According to the Institute of International Finance (IIF), the low interest rate environment in the mature economies is driving money into emerging markets in search of higher yields and strong economic growth. “The persistent strength in private capital inflows raises new headaches for emerging market policy makers. For one thing, flows are apt to lead to upward pressure on emerging market real exchange rates vis-à-vis most mature market currencies,” the IIF says.
According to Societe Generale’s Kit Juckes, central banks face three choices: let the currency appreciate, impose some form of capital control, or import US monetary policies and accept domestic asset inflation. Some in the developing world have opted for the second option in order to keep their currencies deliberately weak and competitive compared to China with its still-inflexible yuan policy.

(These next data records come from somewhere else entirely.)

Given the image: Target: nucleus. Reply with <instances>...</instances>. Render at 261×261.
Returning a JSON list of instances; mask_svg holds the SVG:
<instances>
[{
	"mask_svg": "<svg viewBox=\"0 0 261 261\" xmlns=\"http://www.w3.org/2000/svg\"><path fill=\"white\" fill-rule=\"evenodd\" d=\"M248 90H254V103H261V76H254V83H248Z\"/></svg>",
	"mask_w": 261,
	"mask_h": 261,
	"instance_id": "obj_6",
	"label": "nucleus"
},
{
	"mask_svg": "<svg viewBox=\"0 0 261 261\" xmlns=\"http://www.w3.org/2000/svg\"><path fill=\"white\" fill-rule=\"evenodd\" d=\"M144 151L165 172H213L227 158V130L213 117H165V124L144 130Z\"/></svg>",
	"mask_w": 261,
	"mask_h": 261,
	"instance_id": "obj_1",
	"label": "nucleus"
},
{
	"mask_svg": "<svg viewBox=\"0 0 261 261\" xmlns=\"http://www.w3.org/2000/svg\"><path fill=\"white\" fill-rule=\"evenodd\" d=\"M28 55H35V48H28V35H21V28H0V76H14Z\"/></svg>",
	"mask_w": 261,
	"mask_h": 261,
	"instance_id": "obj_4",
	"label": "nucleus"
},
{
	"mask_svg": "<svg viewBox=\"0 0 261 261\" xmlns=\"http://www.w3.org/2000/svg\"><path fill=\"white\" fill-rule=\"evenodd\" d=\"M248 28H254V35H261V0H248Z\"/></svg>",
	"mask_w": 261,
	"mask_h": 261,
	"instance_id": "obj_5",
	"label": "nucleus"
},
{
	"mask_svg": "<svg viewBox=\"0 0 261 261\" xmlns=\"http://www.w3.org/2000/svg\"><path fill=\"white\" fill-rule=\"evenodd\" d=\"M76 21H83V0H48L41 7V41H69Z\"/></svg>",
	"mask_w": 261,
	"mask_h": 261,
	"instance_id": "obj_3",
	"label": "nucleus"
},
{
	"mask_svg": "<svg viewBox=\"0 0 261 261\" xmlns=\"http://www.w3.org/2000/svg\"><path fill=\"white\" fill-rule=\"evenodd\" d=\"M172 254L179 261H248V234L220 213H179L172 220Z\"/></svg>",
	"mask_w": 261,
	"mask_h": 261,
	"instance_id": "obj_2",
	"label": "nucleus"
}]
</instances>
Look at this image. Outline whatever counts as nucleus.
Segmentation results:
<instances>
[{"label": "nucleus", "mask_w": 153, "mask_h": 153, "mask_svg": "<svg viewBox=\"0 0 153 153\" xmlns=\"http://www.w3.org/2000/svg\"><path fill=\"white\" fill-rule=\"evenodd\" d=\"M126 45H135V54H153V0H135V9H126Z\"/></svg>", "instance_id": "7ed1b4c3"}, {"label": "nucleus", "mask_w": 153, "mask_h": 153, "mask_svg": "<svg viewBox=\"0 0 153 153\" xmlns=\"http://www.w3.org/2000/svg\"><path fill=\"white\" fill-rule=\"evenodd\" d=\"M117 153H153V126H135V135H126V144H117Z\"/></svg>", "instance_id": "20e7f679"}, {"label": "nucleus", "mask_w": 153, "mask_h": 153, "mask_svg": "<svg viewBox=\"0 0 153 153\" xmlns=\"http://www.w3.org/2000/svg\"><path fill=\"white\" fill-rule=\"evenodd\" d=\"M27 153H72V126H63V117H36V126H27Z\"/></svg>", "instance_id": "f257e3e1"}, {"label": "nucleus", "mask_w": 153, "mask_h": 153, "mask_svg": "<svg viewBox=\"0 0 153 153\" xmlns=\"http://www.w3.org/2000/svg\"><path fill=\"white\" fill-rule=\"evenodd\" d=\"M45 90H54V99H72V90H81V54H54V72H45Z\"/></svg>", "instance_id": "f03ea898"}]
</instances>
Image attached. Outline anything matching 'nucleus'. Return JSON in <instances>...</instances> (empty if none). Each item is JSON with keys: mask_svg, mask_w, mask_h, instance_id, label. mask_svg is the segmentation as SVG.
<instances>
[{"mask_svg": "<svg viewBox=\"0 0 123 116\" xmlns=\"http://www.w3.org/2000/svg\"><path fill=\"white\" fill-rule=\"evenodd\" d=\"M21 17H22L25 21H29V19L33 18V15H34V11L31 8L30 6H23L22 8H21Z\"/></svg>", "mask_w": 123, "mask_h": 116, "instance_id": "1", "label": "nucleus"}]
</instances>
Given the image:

John Hardy, FX consultant at Saxo Bank, says: “As long as countries are seen as unable to effectively intervene – Brazil, Korea and Mexico are already taking measures – and outright safe haven-seeking fails to develop, the flows are going where the yields are. Those point to the emerging markets with their higher yields as well as Australia, which has both the yield and the leveraged exposure to emerging market strength via its export industries.”
The IIF adds that recent renewed upward pressure on emerging market FX rates needs to be seen in context. Many of these weakened in the second quarter so the recent appreciation is merely a natural rebound. Moreover, on a purchasing power parity basis, many emerging market currencies are undervalued.

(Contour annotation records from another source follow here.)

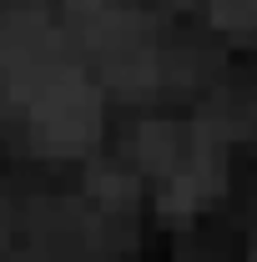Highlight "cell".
<instances>
[{
	"label": "cell",
	"mask_w": 257,
	"mask_h": 262,
	"mask_svg": "<svg viewBox=\"0 0 257 262\" xmlns=\"http://www.w3.org/2000/svg\"><path fill=\"white\" fill-rule=\"evenodd\" d=\"M0 106L46 157H81L101 136V91L71 61L66 31L40 5L0 10Z\"/></svg>",
	"instance_id": "cell-1"
},
{
	"label": "cell",
	"mask_w": 257,
	"mask_h": 262,
	"mask_svg": "<svg viewBox=\"0 0 257 262\" xmlns=\"http://www.w3.org/2000/svg\"><path fill=\"white\" fill-rule=\"evenodd\" d=\"M66 31L76 35L101 76L121 91H146L157 81V31L126 0H66Z\"/></svg>",
	"instance_id": "cell-2"
},
{
	"label": "cell",
	"mask_w": 257,
	"mask_h": 262,
	"mask_svg": "<svg viewBox=\"0 0 257 262\" xmlns=\"http://www.w3.org/2000/svg\"><path fill=\"white\" fill-rule=\"evenodd\" d=\"M217 20H232V26H252V31H257V0H237V5H217Z\"/></svg>",
	"instance_id": "cell-3"
}]
</instances>
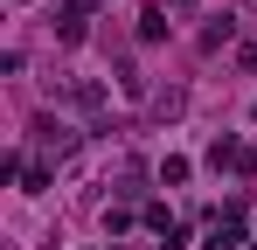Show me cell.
Instances as JSON below:
<instances>
[{
	"label": "cell",
	"mask_w": 257,
	"mask_h": 250,
	"mask_svg": "<svg viewBox=\"0 0 257 250\" xmlns=\"http://www.w3.org/2000/svg\"><path fill=\"white\" fill-rule=\"evenodd\" d=\"M139 35H146V42L167 35V14H160V7H146V14H139Z\"/></svg>",
	"instance_id": "6da1fadb"
},
{
	"label": "cell",
	"mask_w": 257,
	"mask_h": 250,
	"mask_svg": "<svg viewBox=\"0 0 257 250\" xmlns=\"http://www.w3.org/2000/svg\"><path fill=\"white\" fill-rule=\"evenodd\" d=\"M236 243H243V236H236L229 222H215V229H209V250H236Z\"/></svg>",
	"instance_id": "7a4b0ae2"
}]
</instances>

While the signs are clearly pointing towards long-term appreciation in emerging market FX, it is likely to be a white-knuckle ride for traders in these currencies over the next couple of months as the developed world loosens monetary policy further and the emerging markets try to impose further capital controls.
Those who want to avoid this volatility should look towards Norway, Canada and Australia. All three benefit from greater fiscal prudence, a move towards monetary policy normalisation and exposure to commodity demand. These will provide steady returns without being directly affected by policy intervention.